EyeCon 2025: Alison Bozung, OD, FAAO, offers advice for managing ocular trauma
Alison Bozung, OD, FAAO, from Bascom Palmer Eye Institute, and who primarily works in the 24/7 ophthalmic emergency room, offered a detailed overview of both anterior and posterior segment injuries and shared insights relevant for optometrists who may encounter trauma in various practice settings. She presented alongside Thomas Albini, MD, on the topic of ocular trauma at the Optometry Times and Ophthalmology Times EyeCon 2025 conference, September 26 and 27 at the Margaritaville Hollywood Beach Resort in Hollywood, Florida.
Bozung emphasized the breadth of ocular trauma cases encountered in a tertiary care center: “A lot of the patients I'm seeing have more advanced trauma. So we get a lot of open globes, we do get intraocular foreign bodies, have a lot of orbital fractures.” She noted that the range of injuries seen includes routine cases such as corneal abrasions and subconjunctival hemorrhages as well as more severe presentations. Highlighting the variety, she said, “We also see things very routine, so corneal abrasions and scratches, subconjunctival hemorrhages that look scary but aren't, and kind of everything in between.”
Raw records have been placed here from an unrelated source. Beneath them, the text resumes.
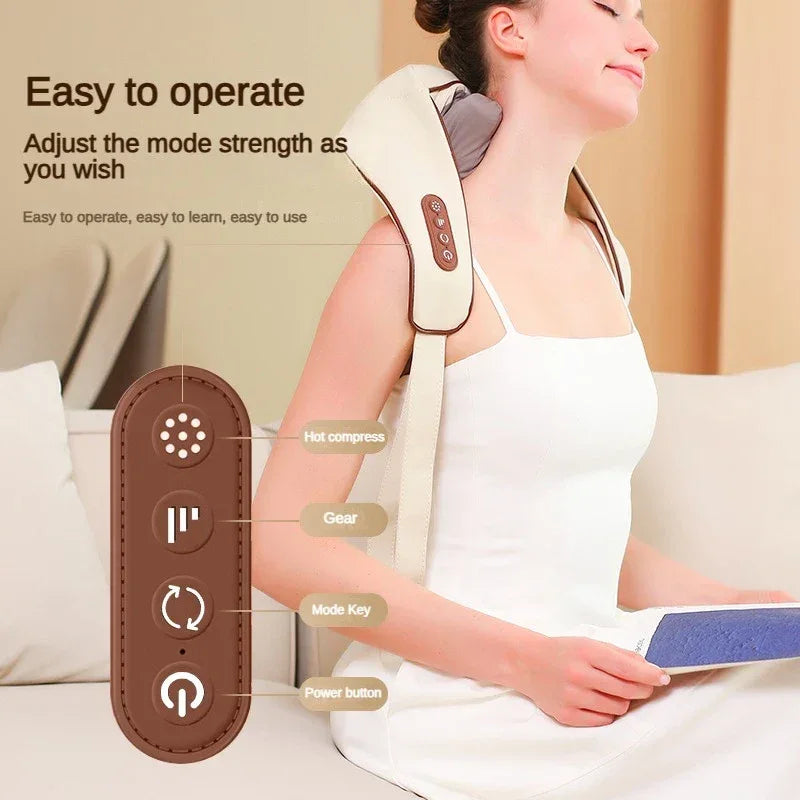 Electric Neck and Shoulder Massager with Shiatsu Pain Relief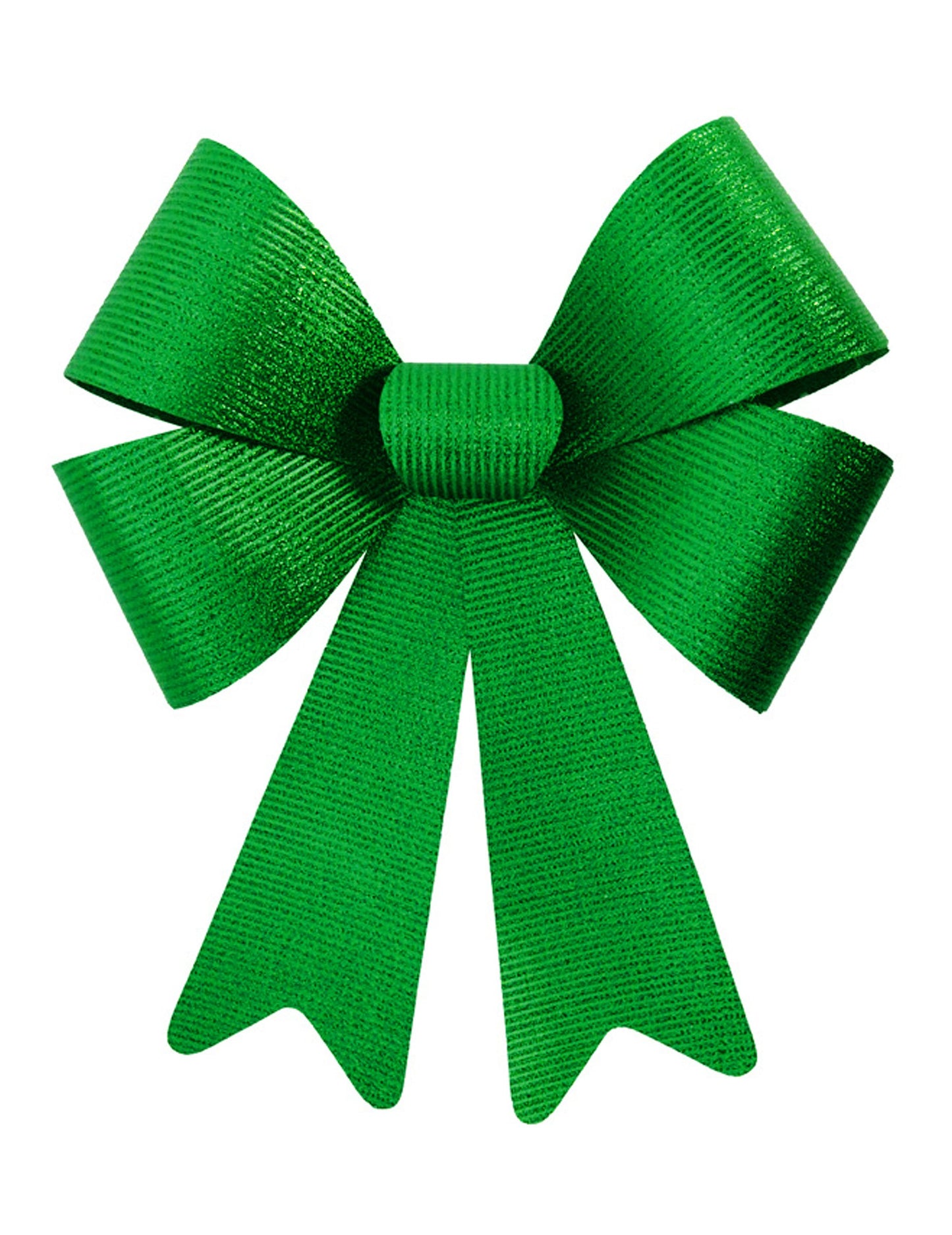 Zelená třpytivá mašle 36 x 51 cm 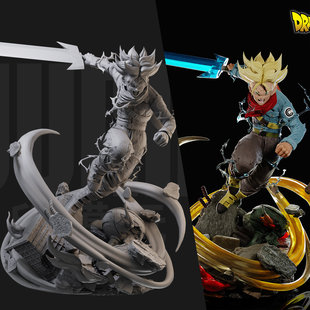 1/24 特兰克斯 龙珠 日漫 18比例GK白模手办3D打印兵人模型 3776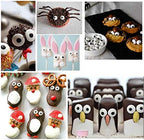 GEORLD Small Candy Eyeballs Eyes Cake Cupcake Toppers Cookie Decorations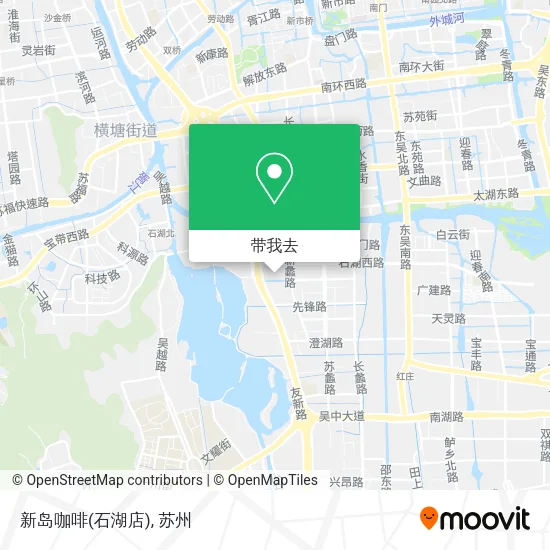 新岛咖啡(石湖店)地图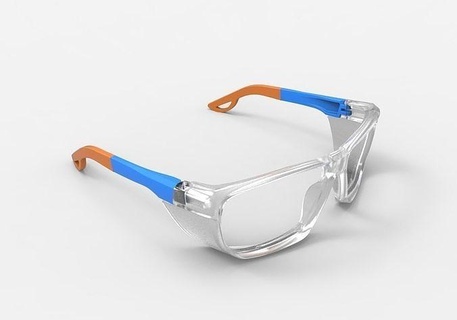 safety glasses 01 goggles eyeglasses sunglasses eyewear lens protection sunglass plastic eyesight optical optic eye spec hobby diy 3d print model - Mito3D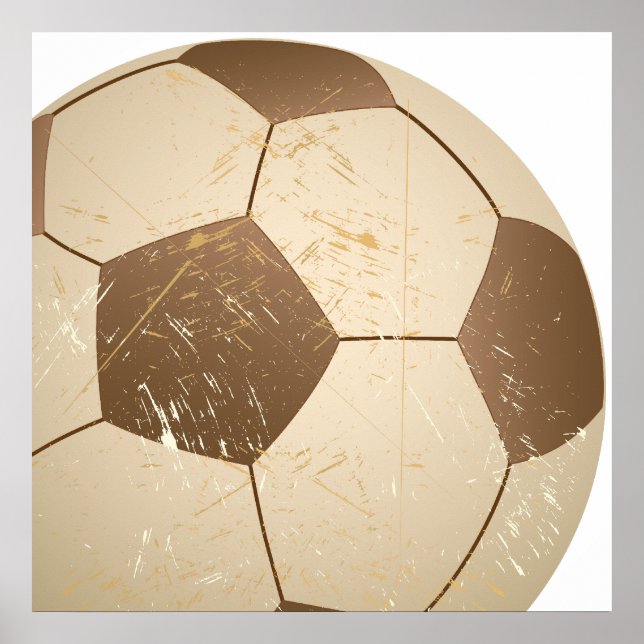 soccer ball vintage poster (Front)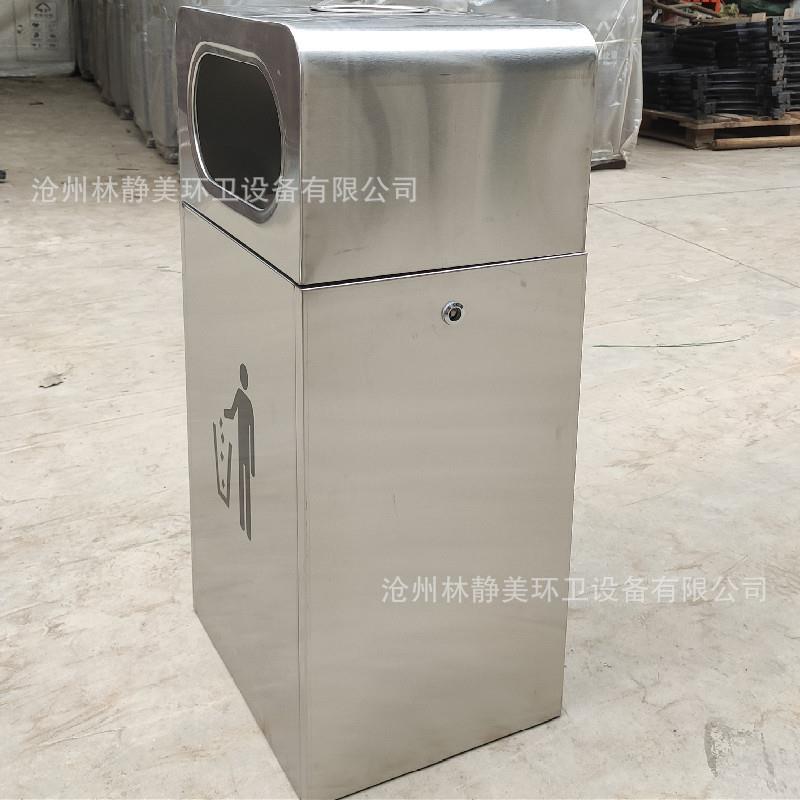 不锈钢垃圾桶户外果皮箱户外小垃圾桶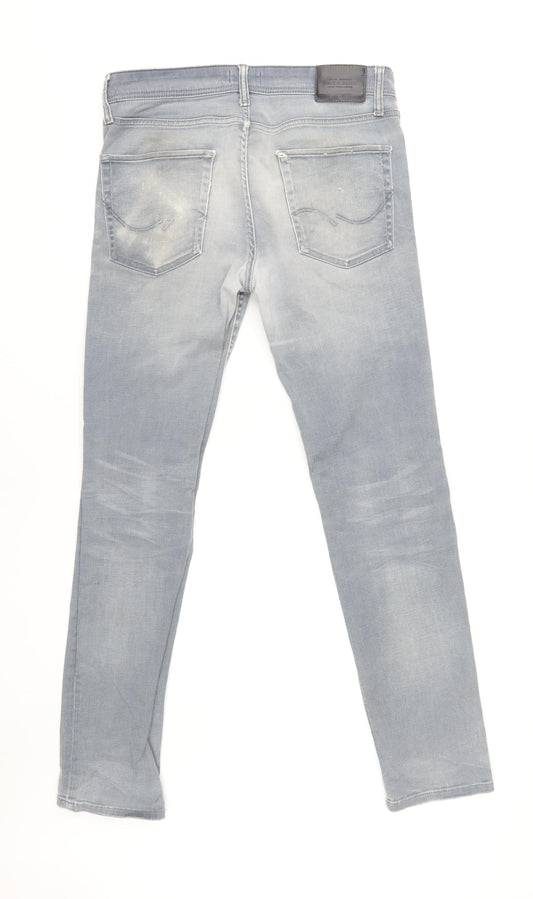 Jack & Jones Men's Blue Slim Straight Jeans 34x34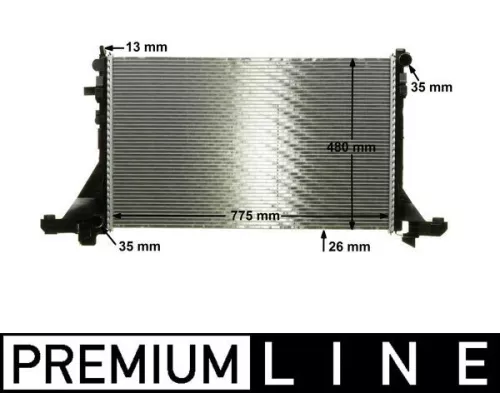 Radiator, engine cooling MAHLE CR 1770 000P)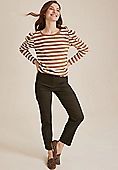 Striped Pleated Puff Long Sleeve Tee | Maurices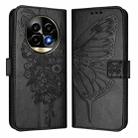 For Realme 13 Pro / 13 Pro+ 5G Embossed Butterfly Leather Phone Case(Black) - 2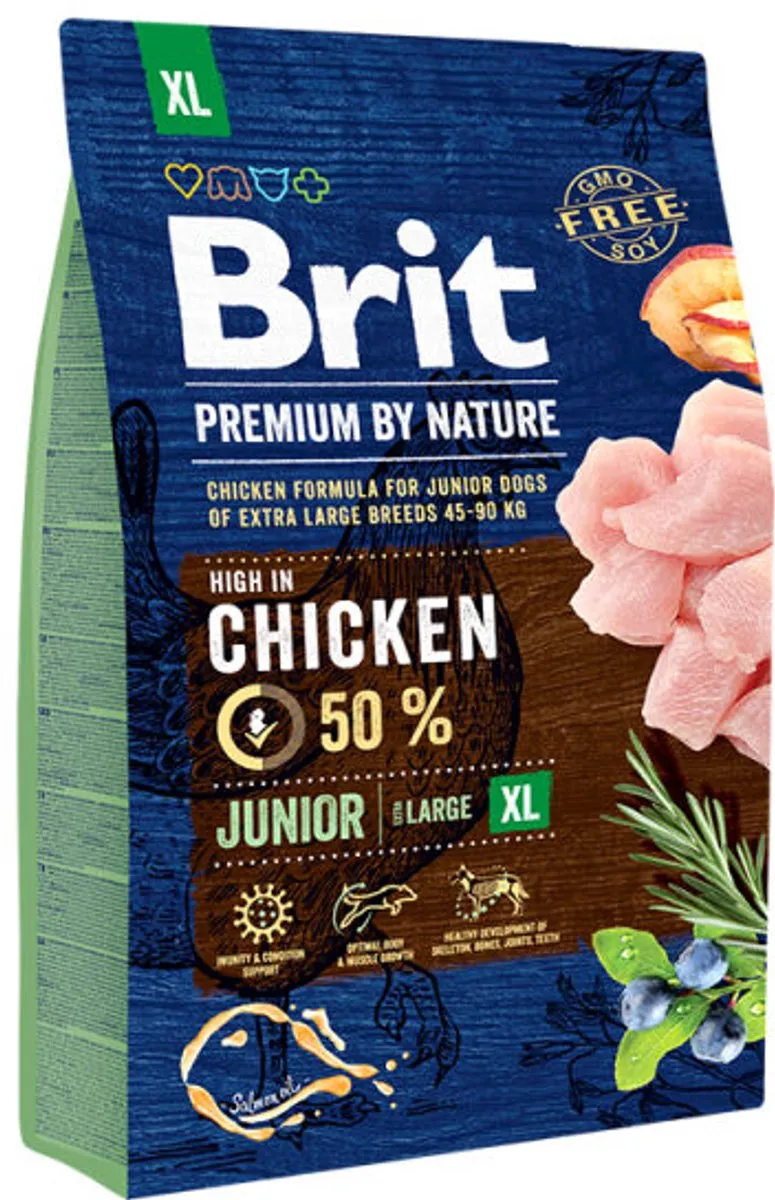 Brit Premium by Nature Junior XL Kip 15kg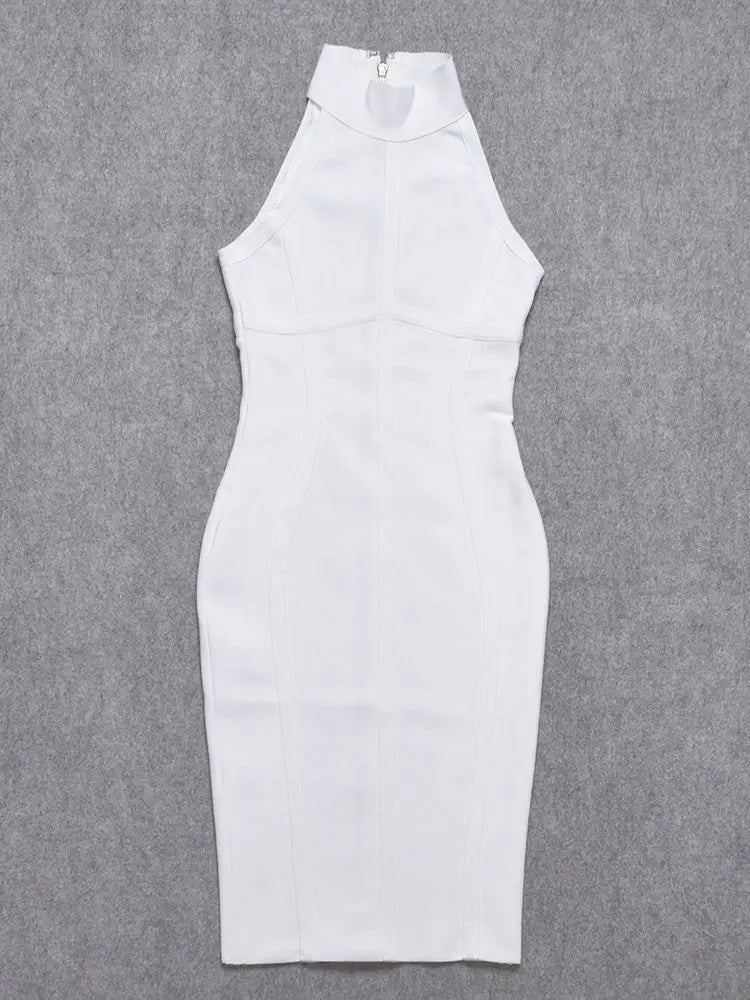 Vestido Sexy de verano para mujer, elegante, elástico, blanco, liso, ajustado, a la moda, para fiesta, XL, venta al por mayor, 2024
One of the key advantages of working in a tertiary center is the availability of immediate interdisciplinary support. Bozung explained, “The great thing about it is that everyone's sort of in the same area, right? So if I need help from a retina surgeon, for example, I can just get on the phone and, and call a friend who's also there.” This facilitates timely referrals for cases requiring surgical intervention, such as orbital fractures or complex posterior segment injuries. She described her own scope of practice within trauma care: “As an optometrist, I handle everything that I can… anterior segment things, hyphema, traumatic iritis, corneal abrasions, those are pretty low hanging fruit to deal with. Other things, if there's a fracture that needs surgery, then I can obviously phone up a friend in oculoplastics.”
Bozung underscored the importance of on-the-job experience and strong foundational knowledge. “Having a really strong background in ocular disease and pathology and understanding how different parts of the eye work together is absolutely critical from a baseline standpoint,” she explained. Continuous exposure to a variety of trauma cases enhances diagnostic skill, particularly in recognizing subtle or atypical presentations: “Being able to see any red flags that might come up and being aware of what potential traumas may be more hidden or disguised, for example, is very important. Just having a keen eye for small details and never glossing over something that doesn't quite line up.”
For optometrists developing expertise in ocular trauma, Bozung offered practical advice: “Be ready to handle as much as you can and then know your limit of what you can do and what you need to get help on is also very critical too.” She emphasized the value of a reliable professional network for referrals and second opinions: “Having a good network of people that you can refer to or get second opinions if you need to is super important. So you don't feel like you're on an island by yourself treating all these crazy things.”
Overall, Bozung’s presentation highlighted the spectrum of ocular trauma seen in a tertiary care setting, the importance of collaborative practice, and the need for optometrists to develop both foundational knowledge and practical experience to manage these patients effectively.